Tuesday, September 6, 2011

My Great Big Canning Adventure: Zucchini Pickles

This year, I decided to add a new layer onto my canning experience. I learned a lot last year, canning jams and tomatoes. This year I am going to take it to a new level and try my hand at pickles. The first pickles I made were Zucchini Bread and Butter Pickles. This is a modified recipe from what can be found in the Ball Blue Book Guide to Preserving.

6 medium sized zucchini, sliced how you prefer (I did half spears and half round slices- you should have about 16 cups of sliced zucchini)
7 small onions, sliced
2 medium sweet green peppers, finely diced and partially seeded
1/3 cup canning salt
2 cups sugar
2 tablespoons whole mustard seed
1 tablespoon powdered mustard seed
1 tablespoon pickling seasoning
1 teaspoon tumeric
1 teaspoon celery seed
1 teaspoon peppercorns
2 cups white vinegar with 5% accidity
2 cups apple cider vinegar with 5% accidity

First I sliced the zucchini. The original recipe called for 16 small zucchini, but I was not able to find any small ones. So I used fewer medium sized zucchini instead. Half of them I cut long wise, similar to making carrot sticks, to make pickle spears. The other half, I sliced into rounds so that we could have pickles for sandwiches. I placed all of the zucchini and the other vegetables in a very large bowl together, and sprinkled the salt over top of them. Then I attempted to stir everything so that the salt was evenly distributed through the veggies. There wasn't enough room even in my larger bowl, so I took some out and salted them in a smaller bowl before adding them back to the larger bowl.
After mixing the salt through the veggies, I covered them with ice and let them stand for about four hours.
I drained the ice water off of the veggies and combined the remaining ingredients into a large stock pot. I brought it to a boil and added the veggies. At first I had only used 2 cups of white vinegar and one cup of cider vinegar, but I was concerned that there wasn't enough liquid once I added the veggies to the pot. So that is when I added another cup. I brought the liquid back to a boil and turned down the heat to simmer for ten minutes, stirring occasionally.
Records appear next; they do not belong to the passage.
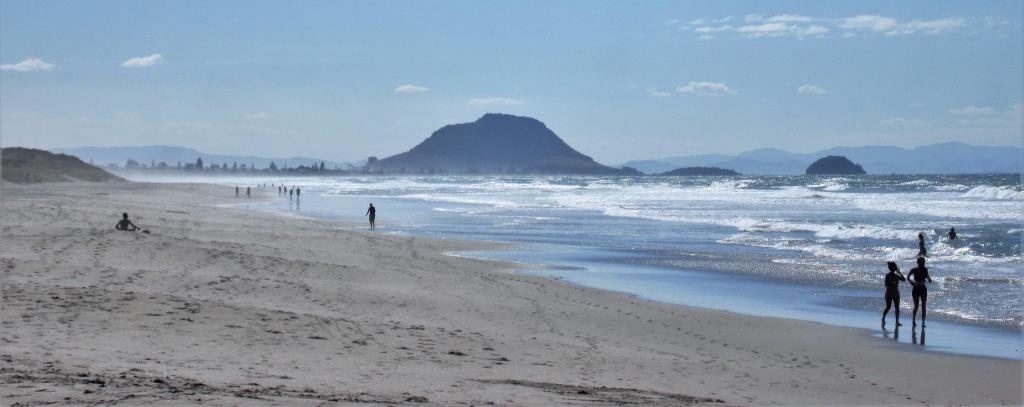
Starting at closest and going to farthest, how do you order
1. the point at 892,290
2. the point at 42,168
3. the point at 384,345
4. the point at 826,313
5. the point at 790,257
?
the point at 384,345, the point at 892,290, the point at 826,313, the point at 790,257, the point at 42,168

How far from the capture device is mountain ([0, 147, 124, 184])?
77.2 metres

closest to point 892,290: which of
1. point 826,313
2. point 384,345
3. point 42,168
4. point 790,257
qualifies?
point 826,313

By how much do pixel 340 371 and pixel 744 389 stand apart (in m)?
3.76

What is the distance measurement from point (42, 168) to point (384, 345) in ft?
302

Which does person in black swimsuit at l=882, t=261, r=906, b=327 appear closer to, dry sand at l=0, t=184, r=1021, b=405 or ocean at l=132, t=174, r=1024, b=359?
ocean at l=132, t=174, r=1024, b=359

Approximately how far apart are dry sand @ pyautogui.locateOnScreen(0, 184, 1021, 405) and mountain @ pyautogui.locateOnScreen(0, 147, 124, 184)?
223 feet

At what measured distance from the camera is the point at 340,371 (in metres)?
7.99

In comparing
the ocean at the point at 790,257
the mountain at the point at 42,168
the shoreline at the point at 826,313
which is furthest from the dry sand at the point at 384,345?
the mountain at the point at 42,168

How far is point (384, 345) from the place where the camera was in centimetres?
953

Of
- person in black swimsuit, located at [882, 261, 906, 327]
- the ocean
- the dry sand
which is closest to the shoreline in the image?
the ocean

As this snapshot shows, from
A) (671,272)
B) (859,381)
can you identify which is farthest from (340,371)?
(671,272)

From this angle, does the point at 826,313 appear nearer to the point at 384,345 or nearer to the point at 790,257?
the point at 384,345

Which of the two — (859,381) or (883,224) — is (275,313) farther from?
(883,224)

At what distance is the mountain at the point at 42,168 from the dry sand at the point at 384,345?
2674 inches
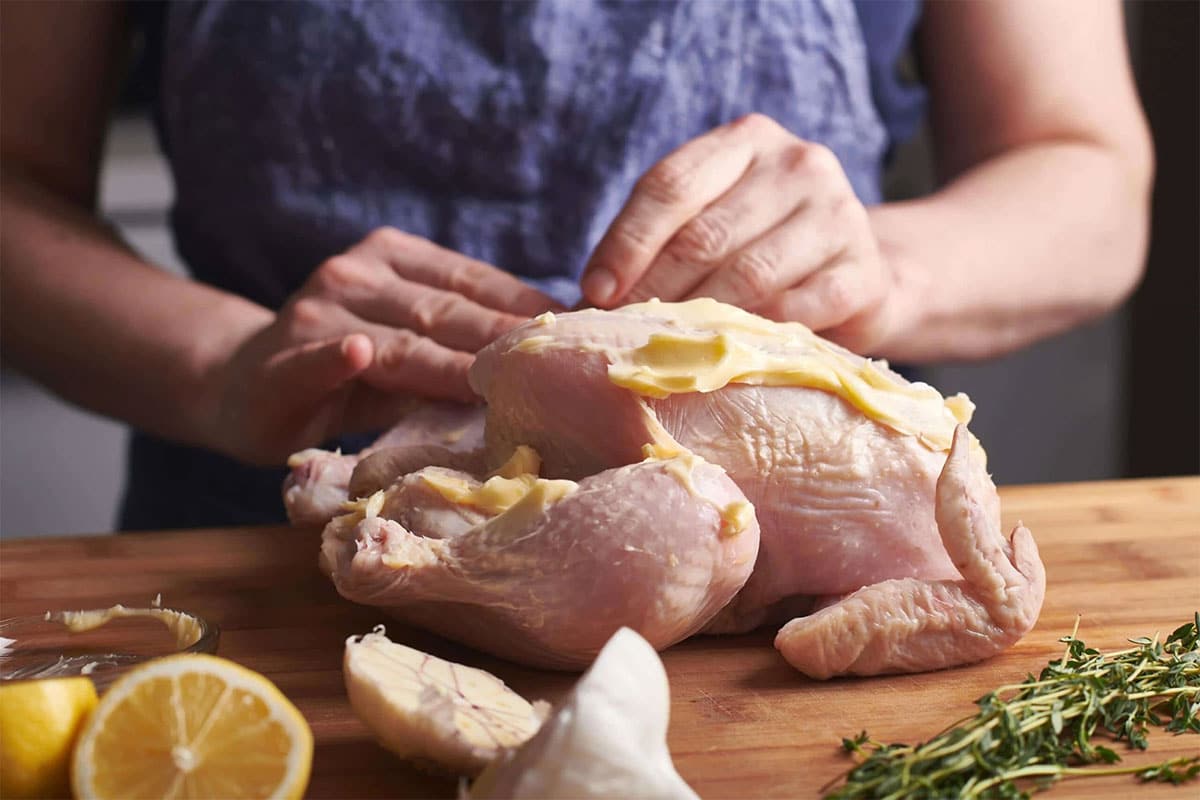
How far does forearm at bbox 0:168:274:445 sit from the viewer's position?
7.53ft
While the vegetables had been sitting in the salt, I sterilized the jars in the dishwasher and did not open the door, to keep the jars hot. I packed the veggies into the hot jars, separating the spears from the slices. I left 1/4 inch headspace between the veggies and top of the jar. I ladled the hot liquid over the vegetables, making sure to include stray onions and spices, leaving 1/4 inch head space. I used the opposite end of the head spacer to slide down the side of the jars and release air bubbles. There were quite a few of them, so I don't recommend skipping this step!! I wiped the rims with a damp cloth and positioned the lids and the rings. I processed the jars in a boiling water canner for ten minutes.

The pickles will need to brine in the jars for at least four weeksbefore they acquire their full-on flavor. We took a sneak peak taste as I was putting them into the jars, and they tasted fantastic (albeit weak) No one can wait until they are done and we can open our first jar four weeks from now!